Уилл осторожно перебрался на правую ногу Салли и свесил ноги к педали газа и тормоза, стараясь не задеть дедово левое колено. Салли и Уилл вместе держали руль.

– Он дрожит, – заметил Уилл, недоумевая, нормально ли, что руль вибрирует.

– У пикапов такое бывает, – пояснил Салли. – Особенно у сломанных старых пикапов типа дедушкиного.

– Хороший пикап, – ответил Уилл дрожащим голосом, потому что голосу передалась вибрация руля.

– Рад, что тебе нравится, – сказал Салли, смущенный комплиментом, и неожиданно для себя чмокнул внука в макушку. – Ну вот, теперь ты сидел за рулем. Ты, наверное, и не знал, что умеешь водить машину. – И добавил: – Только матери не говори.
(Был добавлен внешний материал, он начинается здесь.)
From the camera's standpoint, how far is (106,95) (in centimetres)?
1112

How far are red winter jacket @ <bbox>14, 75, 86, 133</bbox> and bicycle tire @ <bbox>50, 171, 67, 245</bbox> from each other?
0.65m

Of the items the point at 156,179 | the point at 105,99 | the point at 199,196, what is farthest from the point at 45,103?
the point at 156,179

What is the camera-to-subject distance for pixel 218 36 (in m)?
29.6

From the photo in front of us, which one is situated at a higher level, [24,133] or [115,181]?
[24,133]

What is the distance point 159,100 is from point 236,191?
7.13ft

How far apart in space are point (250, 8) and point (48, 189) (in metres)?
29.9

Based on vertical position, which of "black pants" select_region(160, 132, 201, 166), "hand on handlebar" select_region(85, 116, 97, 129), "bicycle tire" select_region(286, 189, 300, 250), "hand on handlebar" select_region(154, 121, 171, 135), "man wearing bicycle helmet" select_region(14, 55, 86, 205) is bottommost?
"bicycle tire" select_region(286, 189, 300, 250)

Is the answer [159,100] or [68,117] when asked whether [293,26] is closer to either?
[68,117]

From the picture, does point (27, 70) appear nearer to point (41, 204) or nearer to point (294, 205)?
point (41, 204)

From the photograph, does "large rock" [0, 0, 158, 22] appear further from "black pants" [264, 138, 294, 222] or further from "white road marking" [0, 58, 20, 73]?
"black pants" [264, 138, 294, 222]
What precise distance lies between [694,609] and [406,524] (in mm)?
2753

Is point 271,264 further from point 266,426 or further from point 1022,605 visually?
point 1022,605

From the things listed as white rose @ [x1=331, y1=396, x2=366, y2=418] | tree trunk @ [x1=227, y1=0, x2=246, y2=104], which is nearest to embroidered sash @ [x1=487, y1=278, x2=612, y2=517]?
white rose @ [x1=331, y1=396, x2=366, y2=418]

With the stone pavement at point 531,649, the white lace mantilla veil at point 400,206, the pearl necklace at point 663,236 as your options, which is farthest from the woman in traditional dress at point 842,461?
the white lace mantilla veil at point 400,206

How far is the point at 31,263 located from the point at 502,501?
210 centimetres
Некоторые фразы способны поистине волшебным образом поднять прошлое со дна озера жизни, и для Салли, как для всех заблудших отцов, такой фразой была “только матери не говори”. Он не пускал ее в ход лет тридцать. Но слова эти мигом нашлись, словно им не терпелось, чтобы их сказали, – священное заклинание. Салли от рождения суждено было произносить эту фразу, он узнал ее от отца, а если бы ее не существовало, Большому Джиму пришлось бы ее выдумать. “Зайдем на минутку, – привычно говаривал он у любимой таверны, и Салли с братом ждали, чтобы отец открыл перед ними тяжелую дверь и подтолкнул их в прохладную темноту, предупредив попутно: – Только матери не говорите”. Внутри Салли и Патрику неизменно совали взятку – горсть пятицентовиков, мальчики играли в шаффлборд и пинбол, а Большой Джим усаживался у барной стойки и заказывал виски с пивом, первый стакан из многих, оплаченных деньгами, которые он утаил от матери Салли, – жене он выдавал определенную сумму, ни центом больше, – и теперь эти деньги лежали небрежной кучкой на стойке, обеспечивая Большому Джиму радушный прием. Иногда, если Салли уставал от пинбола (ему приходилось стоять на деревянном табурете, и все равно он с трудом дотягивался до кнопок) или у него кончались монетки, он подходил к отцу и глазел на кучку банкнот, сознавая, что это и есть те деньги, о которых мать говорит с такой горечью, пока отец не слышит, – деньги, которые она потратила бы на еду и одежду, если бы они у нее были, купила бы приличные вещи. Отец пил уже третий стакан виски с пивом и стервенел все больше; заметив, как Салли таращится на банкноты, он отвешивал сыну крепкий подзатыльник. “Матери не говори, – приказывал он. – Я не обязан отдавать ей все до последнего цента”. Салли обещал, что не скажет, опасаясь очередного подзатыльника – они раз за разом становились сильней, а не легче. Потом Большой Джим заказывал очередной стакан виски или швырял доллар, лежавший наверху уменьшавшейся кучки, бармену, по совместительству букмекеру. “На победителя, черт возьми, – неизменно говорил Большой Джим, определившись, на какую лошадь ставить. Ставки на второе и третье места он считал трусостью, этот грошовый выигрыш был ему даром не нужен. – Ты меня слышал? Только на победителя”.